Some ideas for process improvements/changes

Frank Ch. Eigler fche@redhat.com
Fri Apr 7 00:56:00 GMT 2023


Hi -


> > > - Get rid of ChangeLog files and trivial ChangeLog entries
> > >   [...]
> > 
> > Yes please!
> 
> So sad, on irc people are also enthousiastic about this. O well. :)

I hereby call for elfutils contributors to periodically send Mark some
gift ChangeLog messages (in private email) to cheer him up! :-)


> > Sounds like a sourceware infrastructure RFE.
> 
> Yes, but if I RFE that then it often just comes back to me to add it
> :) So I mention it here in the hope someone says "O, but that is easy,
> this is exactly how to do it..."

Yeah.  This sounds like someone(tm) ought to have done before, letting
patchwork monitor git traffic, and likely not a quick/small hack.
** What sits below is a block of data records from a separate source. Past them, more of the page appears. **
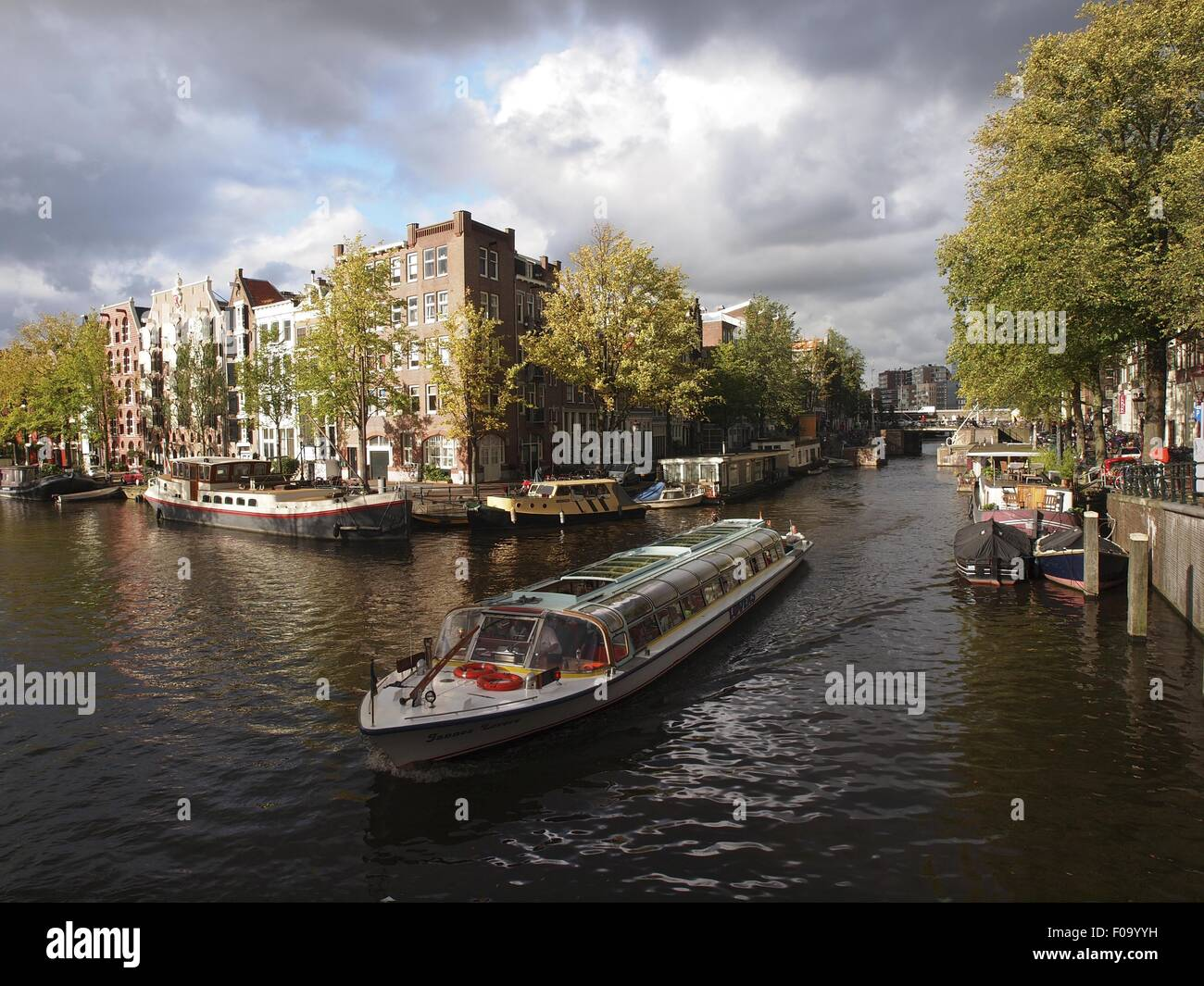 Ferryboats at canal with canal houses in background, Amsterdam, Netherlands - Stock Image
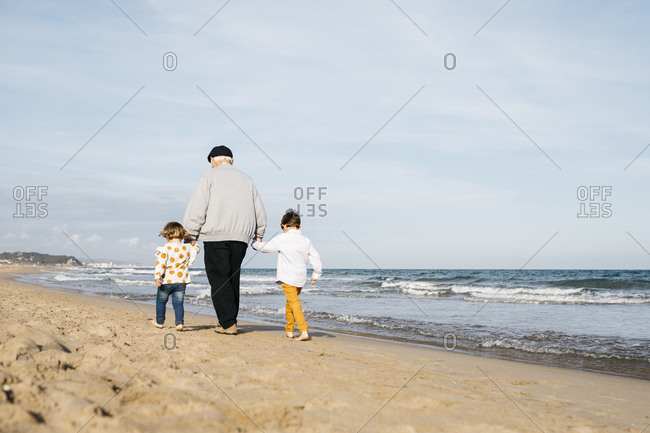 Back view of grandfather strolling with his grandchildren hand in hand on the beach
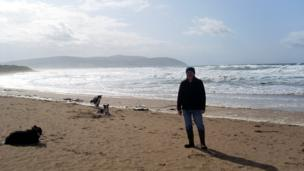 Martin and three Border collies on the beach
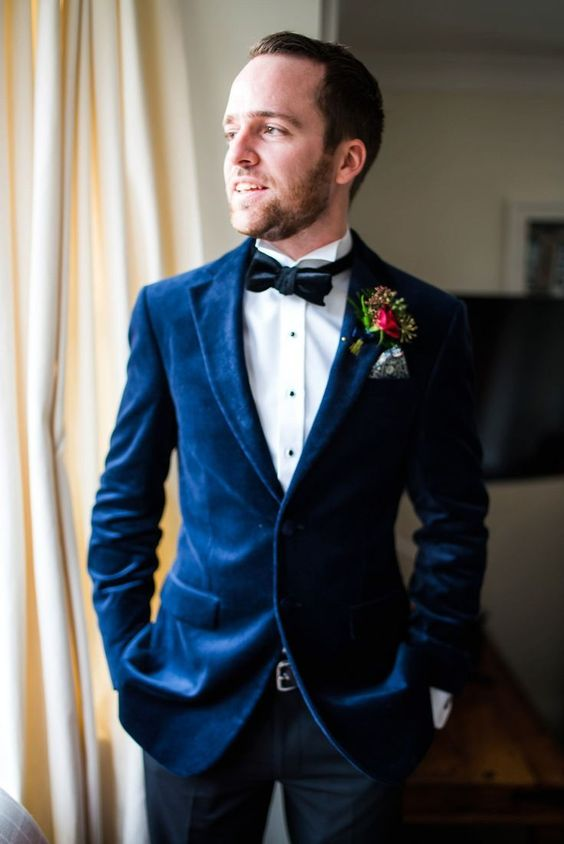 a-glam-look-with-a-bright-blue-velvet-blazer-a-black-velvet-bow-tie-and-navy-pants-for-a-fall-wedding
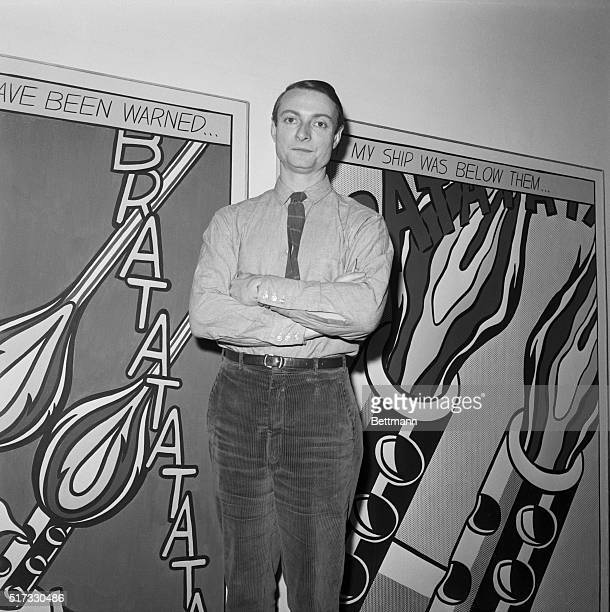 Roy Lichtenstein stands in front of his comic strip inspired work which has caption 'As I opened fire I knew why Tex had not buzzed me If he had The...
> > (No strong opinion on this one, except that a declaration that is this
> > informal would have little weight, should it ever be relied upon in
> > legal proceedings.)
> 
> Do you feel this weakens our Developer's Certificate of Origin
> process? 

(I'm not a lawyer, but ISTM the process is mostly perfunctory anyway.)

> My point is that we shouldn't judge what is a "real name" or
> not. But the name shouldn't misrepresent who someone is. 

Understood.  Operationally, we have no way of verifying anything
beyond an email address, if even that.


> > > - "Security" bug guidance
> > >   [...]
> > 
> > Yeah, a brief SECURITY file would be nice.
> 
> Any suggestions about what to put in such a section or file.  My main
> concern is that people are filing things we regard as simple bugs as
> "security" issues [...]


Yeah, that's a pain.  How about:

"""

The elfutils library and utilities aim to be generally robust and
reliable.  However, elfutils routinely processes complex binary
structured data.  This makes the code intricate and sometimes brittle.
While elfutils developers use a variety of static and dynamic checker
software (valgrind, sanitizers) in testing, bugs may remain.  Some of
these bugs may have security-related implications.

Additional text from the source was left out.